Copy every line from the one containing "Based on the" through the last line of the records below, both included, and nothing else.

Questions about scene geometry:
----------

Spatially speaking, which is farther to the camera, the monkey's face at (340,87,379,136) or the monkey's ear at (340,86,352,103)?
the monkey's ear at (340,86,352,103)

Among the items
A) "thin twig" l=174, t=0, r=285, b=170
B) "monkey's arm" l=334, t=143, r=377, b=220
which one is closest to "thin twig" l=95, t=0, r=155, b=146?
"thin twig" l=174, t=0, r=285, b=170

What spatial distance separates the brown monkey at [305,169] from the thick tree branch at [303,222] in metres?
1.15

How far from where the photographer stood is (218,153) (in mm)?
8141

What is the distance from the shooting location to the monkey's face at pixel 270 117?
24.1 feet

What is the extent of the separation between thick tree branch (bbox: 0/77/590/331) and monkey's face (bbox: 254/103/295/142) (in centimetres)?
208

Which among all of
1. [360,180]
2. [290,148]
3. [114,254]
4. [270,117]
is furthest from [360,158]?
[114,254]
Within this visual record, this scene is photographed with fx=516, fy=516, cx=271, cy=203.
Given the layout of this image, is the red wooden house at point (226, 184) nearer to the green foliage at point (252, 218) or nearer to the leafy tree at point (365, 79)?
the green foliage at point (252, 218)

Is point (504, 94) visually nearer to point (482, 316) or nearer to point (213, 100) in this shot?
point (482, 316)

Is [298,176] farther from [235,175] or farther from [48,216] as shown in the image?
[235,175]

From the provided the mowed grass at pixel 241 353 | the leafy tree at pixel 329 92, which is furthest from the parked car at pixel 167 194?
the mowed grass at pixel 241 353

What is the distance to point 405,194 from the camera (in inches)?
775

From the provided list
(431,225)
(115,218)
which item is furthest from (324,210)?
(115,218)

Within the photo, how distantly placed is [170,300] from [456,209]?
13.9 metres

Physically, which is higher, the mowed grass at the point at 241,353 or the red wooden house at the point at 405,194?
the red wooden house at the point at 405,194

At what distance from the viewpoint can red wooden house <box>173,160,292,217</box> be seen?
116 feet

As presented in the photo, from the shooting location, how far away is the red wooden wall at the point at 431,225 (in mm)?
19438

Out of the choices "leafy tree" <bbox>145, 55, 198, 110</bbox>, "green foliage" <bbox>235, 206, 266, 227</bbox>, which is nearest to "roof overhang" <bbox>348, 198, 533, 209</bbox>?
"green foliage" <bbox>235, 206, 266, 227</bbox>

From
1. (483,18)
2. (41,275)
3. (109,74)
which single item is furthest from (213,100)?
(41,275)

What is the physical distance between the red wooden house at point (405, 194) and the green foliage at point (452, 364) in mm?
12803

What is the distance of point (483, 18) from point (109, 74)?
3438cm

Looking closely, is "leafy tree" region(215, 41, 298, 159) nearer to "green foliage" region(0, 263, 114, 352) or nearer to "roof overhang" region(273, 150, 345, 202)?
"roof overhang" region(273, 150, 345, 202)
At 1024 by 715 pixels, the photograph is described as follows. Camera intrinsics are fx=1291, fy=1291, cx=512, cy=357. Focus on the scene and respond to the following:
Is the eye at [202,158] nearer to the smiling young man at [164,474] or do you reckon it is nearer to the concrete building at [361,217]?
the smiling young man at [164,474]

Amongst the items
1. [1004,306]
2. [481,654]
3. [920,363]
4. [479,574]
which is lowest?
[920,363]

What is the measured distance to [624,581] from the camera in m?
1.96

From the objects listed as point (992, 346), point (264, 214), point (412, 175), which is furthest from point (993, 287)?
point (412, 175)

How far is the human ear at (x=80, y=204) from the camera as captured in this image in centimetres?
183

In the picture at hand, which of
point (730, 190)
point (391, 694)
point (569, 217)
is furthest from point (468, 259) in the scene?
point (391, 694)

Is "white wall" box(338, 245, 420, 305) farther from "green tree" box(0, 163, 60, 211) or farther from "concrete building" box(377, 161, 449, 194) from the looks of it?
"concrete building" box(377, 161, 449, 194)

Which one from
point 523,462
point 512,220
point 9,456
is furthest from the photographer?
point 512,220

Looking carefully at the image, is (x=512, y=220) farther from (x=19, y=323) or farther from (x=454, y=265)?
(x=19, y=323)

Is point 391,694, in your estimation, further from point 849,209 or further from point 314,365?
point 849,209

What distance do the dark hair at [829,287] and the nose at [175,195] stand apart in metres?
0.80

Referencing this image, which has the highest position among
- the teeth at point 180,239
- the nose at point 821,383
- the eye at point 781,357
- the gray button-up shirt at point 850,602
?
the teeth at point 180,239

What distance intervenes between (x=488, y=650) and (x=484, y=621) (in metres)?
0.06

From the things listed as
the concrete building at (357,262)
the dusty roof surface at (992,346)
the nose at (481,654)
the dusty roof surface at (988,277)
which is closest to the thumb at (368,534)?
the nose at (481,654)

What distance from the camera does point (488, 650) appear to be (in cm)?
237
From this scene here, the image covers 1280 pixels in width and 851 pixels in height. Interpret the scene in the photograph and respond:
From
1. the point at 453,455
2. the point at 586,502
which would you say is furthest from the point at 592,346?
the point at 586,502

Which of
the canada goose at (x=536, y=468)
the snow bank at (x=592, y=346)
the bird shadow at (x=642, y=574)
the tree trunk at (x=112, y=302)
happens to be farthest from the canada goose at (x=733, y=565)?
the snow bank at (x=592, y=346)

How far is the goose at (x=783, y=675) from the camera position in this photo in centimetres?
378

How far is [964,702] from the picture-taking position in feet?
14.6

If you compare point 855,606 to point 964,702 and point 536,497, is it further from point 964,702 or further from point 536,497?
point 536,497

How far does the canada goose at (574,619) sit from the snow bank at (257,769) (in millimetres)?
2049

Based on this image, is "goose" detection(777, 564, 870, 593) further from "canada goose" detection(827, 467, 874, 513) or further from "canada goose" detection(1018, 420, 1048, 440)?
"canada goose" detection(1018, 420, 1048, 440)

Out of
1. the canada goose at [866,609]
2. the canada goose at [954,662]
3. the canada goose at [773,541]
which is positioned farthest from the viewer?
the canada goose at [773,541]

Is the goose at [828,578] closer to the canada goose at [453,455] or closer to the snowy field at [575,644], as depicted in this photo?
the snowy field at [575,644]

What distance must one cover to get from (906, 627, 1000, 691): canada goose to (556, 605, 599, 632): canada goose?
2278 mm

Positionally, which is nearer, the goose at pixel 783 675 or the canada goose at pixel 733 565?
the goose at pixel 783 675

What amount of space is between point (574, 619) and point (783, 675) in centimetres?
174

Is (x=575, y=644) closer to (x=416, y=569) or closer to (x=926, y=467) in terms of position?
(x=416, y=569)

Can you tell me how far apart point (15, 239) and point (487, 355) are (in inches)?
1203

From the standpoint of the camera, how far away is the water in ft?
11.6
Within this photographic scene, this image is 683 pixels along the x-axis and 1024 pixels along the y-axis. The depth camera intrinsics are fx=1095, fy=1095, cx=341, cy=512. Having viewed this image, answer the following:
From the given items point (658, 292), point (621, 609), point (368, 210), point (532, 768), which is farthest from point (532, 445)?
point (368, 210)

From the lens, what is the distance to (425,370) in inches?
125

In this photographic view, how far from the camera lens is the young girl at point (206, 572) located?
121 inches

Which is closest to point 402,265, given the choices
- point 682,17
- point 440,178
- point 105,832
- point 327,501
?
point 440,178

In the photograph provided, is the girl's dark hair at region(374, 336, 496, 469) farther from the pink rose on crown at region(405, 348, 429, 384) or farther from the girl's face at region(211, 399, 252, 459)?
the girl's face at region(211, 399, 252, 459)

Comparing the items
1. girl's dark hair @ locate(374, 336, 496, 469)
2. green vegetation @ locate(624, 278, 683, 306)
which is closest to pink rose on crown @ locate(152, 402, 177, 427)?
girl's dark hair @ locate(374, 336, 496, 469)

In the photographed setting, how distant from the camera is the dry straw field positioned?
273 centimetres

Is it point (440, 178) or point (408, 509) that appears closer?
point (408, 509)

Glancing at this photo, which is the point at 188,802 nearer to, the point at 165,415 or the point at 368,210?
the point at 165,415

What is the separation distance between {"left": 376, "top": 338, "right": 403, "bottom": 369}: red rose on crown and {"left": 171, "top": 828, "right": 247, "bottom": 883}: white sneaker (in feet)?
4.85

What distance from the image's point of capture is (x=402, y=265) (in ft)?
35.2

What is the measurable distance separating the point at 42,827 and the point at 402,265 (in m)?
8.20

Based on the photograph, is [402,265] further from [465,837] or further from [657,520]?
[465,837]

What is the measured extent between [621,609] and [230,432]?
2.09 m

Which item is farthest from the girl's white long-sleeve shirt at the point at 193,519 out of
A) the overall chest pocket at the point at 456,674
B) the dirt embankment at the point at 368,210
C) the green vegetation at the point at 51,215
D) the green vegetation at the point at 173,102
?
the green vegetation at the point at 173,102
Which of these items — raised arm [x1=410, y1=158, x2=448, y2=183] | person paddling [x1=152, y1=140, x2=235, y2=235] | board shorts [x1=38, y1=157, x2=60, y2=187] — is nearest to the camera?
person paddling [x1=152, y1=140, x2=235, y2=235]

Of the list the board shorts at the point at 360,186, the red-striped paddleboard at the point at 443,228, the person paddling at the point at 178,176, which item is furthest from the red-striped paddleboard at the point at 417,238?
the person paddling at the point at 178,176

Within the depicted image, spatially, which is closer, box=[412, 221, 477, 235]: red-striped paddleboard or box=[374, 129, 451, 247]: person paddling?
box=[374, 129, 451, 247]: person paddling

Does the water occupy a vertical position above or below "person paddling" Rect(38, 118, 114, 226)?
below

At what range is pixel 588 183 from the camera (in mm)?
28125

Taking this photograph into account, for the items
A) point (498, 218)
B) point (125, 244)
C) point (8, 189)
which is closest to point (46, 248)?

----------

### ANSWER
Based on the photograph, is [402,265] further from [465,837] or further from [657,520]?
[465,837]

What is the measured extent between [621,609] and [230,432]?
2.09 m

Which item is farthest from the girl's white long-sleeve shirt at the point at 193,519 out of
A) the overall chest pocket at the point at 456,674
B) the dirt embankment at the point at 368,210
C) the green vegetation at the point at 51,215
D) the green vegetation at the point at 173,102
?
the green vegetation at the point at 173,102
Which of these items — raised arm [x1=410, y1=158, x2=448, y2=183] | person paddling [x1=152, y1=140, x2=235, y2=235] | board shorts [x1=38, y1=157, x2=60, y2=187] — is nearest to the camera?
person paddling [x1=152, y1=140, x2=235, y2=235]

Of the list the board shorts at the point at 360,186, the red-striped paddleboard at the point at 443,228, the person paddling at the point at 178,176, which item is furthest from the red-striped paddleboard at the point at 417,238?
the person paddling at the point at 178,176

Within the depicted image, spatially, which is closer, box=[412, 221, 477, 235]: red-striped paddleboard or box=[374, 129, 451, 247]: person paddling?
box=[374, 129, 451, 247]: person paddling

Does the water occupy a vertical position above or below "person paddling" Rect(38, 118, 114, 226)?
below

At what range is pixel 588 183 from the camera (in mm)?
28125

Taking this photograph into account, for the items
A) point (498, 218)
B) point (125, 244)
C) point (8, 189)
which is closest to point (46, 248)?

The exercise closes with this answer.